Задание A —
Ответьте по исходному тексту:
(i) Какой народ, по тексту, всегда сражается пешком?
(ii) За сколько часов человек князя Г... ходил пешком из Озургет в Кутаис и обратно?
(iii) Примерно на сколько верст от места пребывания автор ехал с гурийским дворянином?

Ежели мы станем сравнивать между собою обитателей Кутаисской губернии, то, несмотря на кажущееся между ними сходство, заметим и ощутительную разницу; так например Имеретины откровеннее, простодушнее Мингрельцев, в характере которых встречается более хитрости. Первые обладают спокойною, рассудительною храбростию, скорее похожею на европейскую; вторые же Азиятцы в полном смысле этого слова. Самые способные к войне – Гурийцы, которые всегда сражаются пешком. Будучи ловки, сильны, неутомимы, довольствуясь пищею в самом умеренном количестве, они образуют из себя отличную легкую пехоту, неоцененную в этих лесистых и неровных местностях. Гурийцы слывут ходоками и не было примера, чтоб они, во время перехода когда-нибудь отстали [490] от кавалерии. Об этой их способности я весьма много слышал в крае, не считая того, что и мне иногда приходилось видеть поразительные примеры скороходства. Князь Г... разказывал мне, что у него был человек, который в 36 часов ходил пешком из Озургет в Кутаис, и обратно. Правда, что он для своего путешествия избирал кратчайшую дорогу; но все-таки это составит взад и вперед около ста пятидесяти верст. Я бы конечно этому не поверил, еслиб самому не случалось видеть нечто в этом роде. Раз мне пришлось ехать с одним гурийским дворянином верст за шестнадцать от места нашего пребывания. Мы сели на лошадей и, желая прибыть аккуратно к назначенному времени, поехали рысью. Каково же было мое удивление, когда, по приезду к месту назначения, я увидел, что лошадь моего спутника опять была в руках того самого служителя, который подавал ее при нашем выезде, между тем как в нашей конной свите его не было. Тогда, на вопрос мой, Гуриец объяснил мне с улыбкой, что в их стране обычай таков, что всякое важное лицо принимает и сдает лошадь одному и тому же служителю, куда бы и как бы далеко оно не ехало и что слуга, тоже по гурийскому обычаю, не допускающему, чтобы простонародье ездило верхом, пеший везде должен следовать за барином и поспевать, как знает. Тогда только мне сделалась вполне понятною причина удивительной, непостижимой легкости Гурийцев.

Задание B — Как будут выглядеть все строки исходных данных, если переименовать «gray paving stone» в «red brick» и больше ничего не менять? Картинки в ответ не включайте.

Исходные данные —
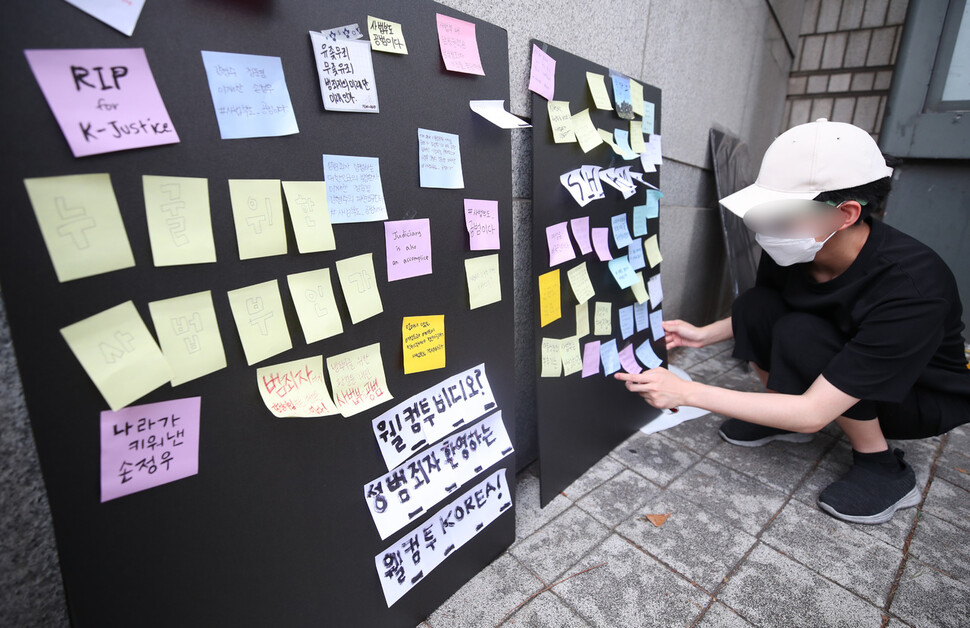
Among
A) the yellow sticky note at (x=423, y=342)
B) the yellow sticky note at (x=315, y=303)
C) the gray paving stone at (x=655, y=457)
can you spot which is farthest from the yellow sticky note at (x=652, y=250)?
the yellow sticky note at (x=315, y=303)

Результат A —
(i) Гурийцы.
(ii) За 36 часов.
(iii) Примерно на шестнадцать верст.

Результат B —
Among
A) the yellow sticky note at (x=423, y=342)
B) the yellow sticky note at (x=315, y=303)
C) the red brick at (x=655, y=457)
can you spot which is farthest from the yellow sticky note at (x=652, y=250)?
the yellow sticky note at (x=315, y=303)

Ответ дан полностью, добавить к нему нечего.